■ **Extrait source**
§ §

C’est, sous prétexte d’utilité publique, et au nom de l’intérêt général, être mis à contribution, exercé, rançonné, exploité, monopolisé, concussionné, pressuré, mystifié, volé ; puis, à la moindre résistance, au premier mot de plainte, réprimé, amendé, vilipendé, vexé, traqué, houspillé, assommé, désarmé, garrotté, emprisonné, fusillé, mitraillé, jugé, condamné, déporté, sacrifié, vendu, trahi, et pour comble, joué, berné, outragé, déshonoré. Voilà le gouvernement, voilà sa justice, voilà sa morale ! Le gouvernement de l’homme par l’homme, c’est la servitude !Quiconque met la main sur moi pour me gouverner est un usurpateur et un tyran ; je le déclare mon ennemi. »
[Tiré et traduit de Zündlumpen Nr. 58 – Anarchistisches Wochenblatt – München, den 23. März 2020]
NdT : La Bavière a été le premier Land d’Allemagne à décréter le confinement. Markus Söder, chef de la CSU et ministre-président du Land, a décrété à partir de minuit samedi 21 mars l’assignation à résidence pour l’ensemble de la population. Cette mesure est appliquée pour une durée de 14 jours, c’est-à-dire jusqu’au 3 avril minuit. Elle sera certainement reconduite à partir de cette date.

§ §

■ **Entrées du corpus**
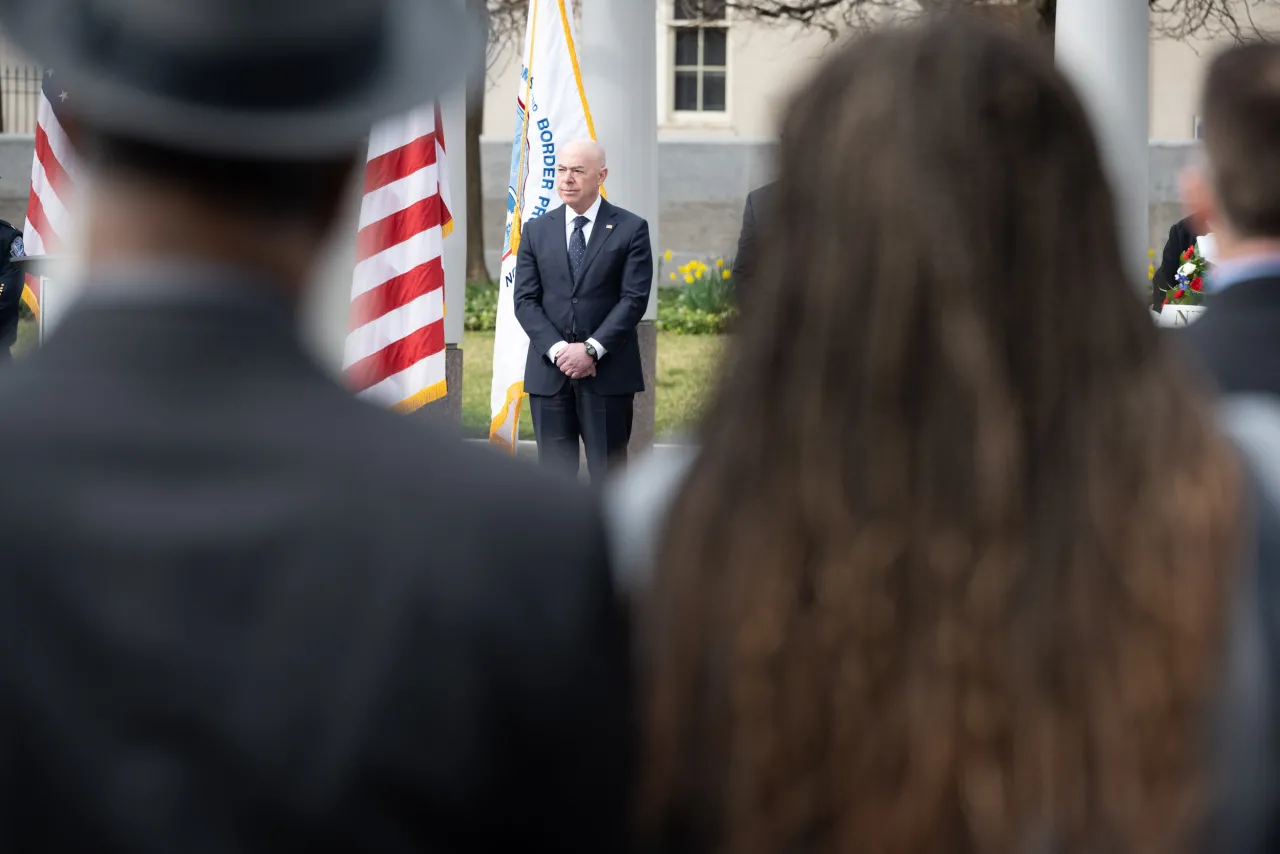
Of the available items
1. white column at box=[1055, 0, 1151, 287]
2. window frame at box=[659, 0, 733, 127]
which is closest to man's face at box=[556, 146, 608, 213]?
white column at box=[1055, 0, 1151, 287]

§ §

■ **Énoncé**
Recopiez l'extrait source depuis « [Tiré et traduit » jusqu'à « de cette date. » inclus, en substituant « couvre-feu » à « confinement ».

■ **Corrigé**
[Tiré et traduit de Zündlumpen Nr. 58 – Anarchistisches Wochenblatt – München, den 23. März 2020]
NdT : La Bavière a été le premier Land d’Allemagne à décréter le couvre-feu. Markus Söder, chef de la CSU et ministre-président du Land, a décrété à partir de minuit samedi 21 mars l’assignation à résidence pour l’ensemble de la population. Cette mesure est appliquée pour une durée de 14 jours, c’est-à-dire jusqu’au 3 avril minuit. Elle sera certainement reconduite à partir de cette date.